**GIVEN PASSAGE:**

════

Why gay marriage won't hurt Obama

Independent voters are more concerned about the economy.

The big news is that President Barack Obama is coming out in favor of gay marriage. The bigger news is that few people, not even the Republican presidential candidate Mitt Romney, preoccupied as he is by more pressing material concerns, seem to care much.

It all started on Sunday when Vice President Joe Biden told NBC's Meet the Press that he was comfortable with "men marrying men [and] women marrying women" and that gay couples "are entitled to the same exact rights, all the civil rights, all the civil liberties."

Then shortly afterward Arne Duncan, the Secretary of Education, was asked on a news show on MSNBC whether he supports same-sex marriage. He said yes and that he'd never been publicly asked that before.

It was awkward. Their boss's official position had been "evolving." Obama had previously supported civil unions, pushed for repeal of the Pentagon's Don't Ask Don't Tell policy, and ordered the Justice Department to stop defending the 1996 Defense of Marriage Act. But because this is an election year, Obama had been cagey about where he stands on gay marriage.

Until now. After three days of intense questioning by the White House press corps, Obama chose to announce his views not during a press briefing but during an interview with an ABC News reporter. Part of the interview was released last night but most of it will be aired on today's Good Morning America.

"In the end the values that I care most deeply about and she cares most deeply about is how we treat other people and, you know, I, you know, we are both practicing Christians and obviously this position may be considered to put us at odds with the views of others but, you know, when we think about our faith, the thing at root that we think about is, not only Christ sacrificing himself on our behalf, but it’s also the Golden Rule, you know, treat others the way you would want to be treated," the president said.

════

[Collected data]
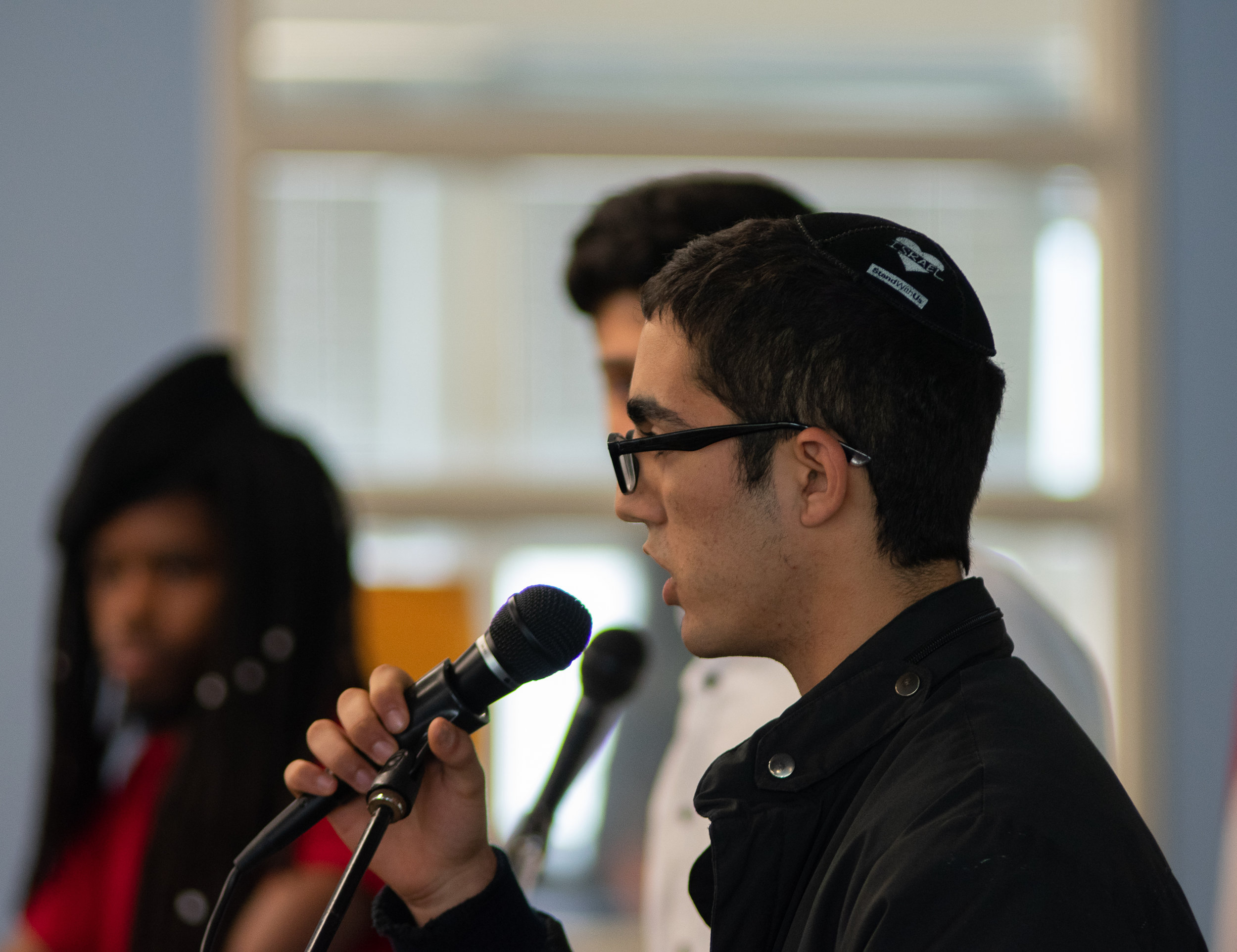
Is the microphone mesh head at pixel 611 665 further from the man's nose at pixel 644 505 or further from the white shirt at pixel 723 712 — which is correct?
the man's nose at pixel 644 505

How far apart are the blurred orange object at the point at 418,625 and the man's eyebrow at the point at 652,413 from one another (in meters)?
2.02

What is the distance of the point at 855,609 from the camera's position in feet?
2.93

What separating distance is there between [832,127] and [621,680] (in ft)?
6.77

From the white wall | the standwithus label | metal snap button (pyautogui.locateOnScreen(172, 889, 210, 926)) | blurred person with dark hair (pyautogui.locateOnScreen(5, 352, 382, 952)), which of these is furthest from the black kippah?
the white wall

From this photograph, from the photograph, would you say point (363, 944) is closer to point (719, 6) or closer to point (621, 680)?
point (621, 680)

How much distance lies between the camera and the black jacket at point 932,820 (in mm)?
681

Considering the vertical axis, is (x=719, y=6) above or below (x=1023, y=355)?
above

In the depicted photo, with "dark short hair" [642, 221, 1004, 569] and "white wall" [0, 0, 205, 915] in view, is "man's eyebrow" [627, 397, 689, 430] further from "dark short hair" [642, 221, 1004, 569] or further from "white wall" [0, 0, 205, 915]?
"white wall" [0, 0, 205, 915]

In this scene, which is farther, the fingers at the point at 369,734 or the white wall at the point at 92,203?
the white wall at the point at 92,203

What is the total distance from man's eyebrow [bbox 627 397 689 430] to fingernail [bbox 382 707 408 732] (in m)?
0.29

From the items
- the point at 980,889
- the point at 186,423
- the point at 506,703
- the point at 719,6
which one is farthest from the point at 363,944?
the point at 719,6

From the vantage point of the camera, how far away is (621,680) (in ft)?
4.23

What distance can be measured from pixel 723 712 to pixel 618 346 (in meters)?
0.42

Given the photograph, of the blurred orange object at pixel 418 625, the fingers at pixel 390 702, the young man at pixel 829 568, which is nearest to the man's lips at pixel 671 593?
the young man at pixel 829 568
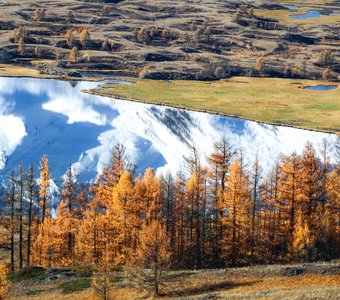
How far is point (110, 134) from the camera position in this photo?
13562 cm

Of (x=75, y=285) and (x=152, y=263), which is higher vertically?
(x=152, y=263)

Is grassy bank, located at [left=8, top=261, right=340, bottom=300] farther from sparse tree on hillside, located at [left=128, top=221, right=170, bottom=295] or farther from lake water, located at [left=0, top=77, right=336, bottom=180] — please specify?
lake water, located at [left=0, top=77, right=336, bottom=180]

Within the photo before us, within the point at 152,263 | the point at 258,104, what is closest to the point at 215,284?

════

**TASK:** Continue the article on Obama and gay marriage from its last sentence. The rows are not needed for this work.

**WRITTEN ANSWER:**
Now the pundits are turning their attention to the politics of Obama's coming out. Will it hurt him with coveted independent voters? With African-Americans, who tend to oppose legalizing same-sex marriage?

The honest answer is no one knows. But the educated guess is probably not. Polls show independent voters are more concerned about the economy and other material concerns. Black voters, too, tend to vote with their pocketbooks, not on social issues. Indeed, social issues are less important this year than they were in 2004 when "Gays, Guns and God" superseded even the Iraq War. According to a survey by the Pew Research Center, just 28 percent said they cared about gay marriage. Respondents were concerned instead with the economy (86 percent), jobs (84 percent), deficits (74 percent), and health care (74 percent).

Even Mitt Romney doesn't care. Well, he does, but not much. In an interview in Colorado, a reporter asked Romney about gay marriage, in-state college tuition for the children of illegal immigrants and medical marijuana. He told the reporter that he opposes all of these, but then, when she challenged him, he pushed back:

"Aren't there issues of significance that you'd like to talk about: the economy, the growth of jobs, the need to put people back to work ... there are enormous challenges that we face," Romney said.

In 1996, when the US economy was the best it had been, the Defense of Marriage Act (DOMA) sailed through Congress and was signed by Bill Clinton, a Democrat. It defined marriage as between a man and a woman. It therefore does not recognize the validity of gay marriage in the six states and District of Columbia that legalized it. Though some states are banning it (most recently North Carolina), resistance has waned. A new Gallup poll shows that half of Americans (52 percent) believe same-sex marriage should be legal. More importantly, for Obama's re-election chances: 57 percent of independents support legalization. Only 22 percent of Republicans do.

Some of those Republicans really, really want gay marriage to be a wedge issue, probably because Republicans do so poorly when bread-and-butter issues, like jobs and health care, are at stake. Brian Brown, of the National Organization for Marriage, said: "President Obama has now made the definition of marriage a defining issue in the presidential contest."

Maybe. Well, probably not. Actually, no.

Even Shepard Smith, a Fox News anchor, suggested the GOP would lose this one. He asked a reporter:

"I am curious whether you believe in this time of rising debt and medical issues and all the rest, if Republicans would go out on a limb and try to make this a campaign issue while sitting very firmly without much question on the wrong side of history."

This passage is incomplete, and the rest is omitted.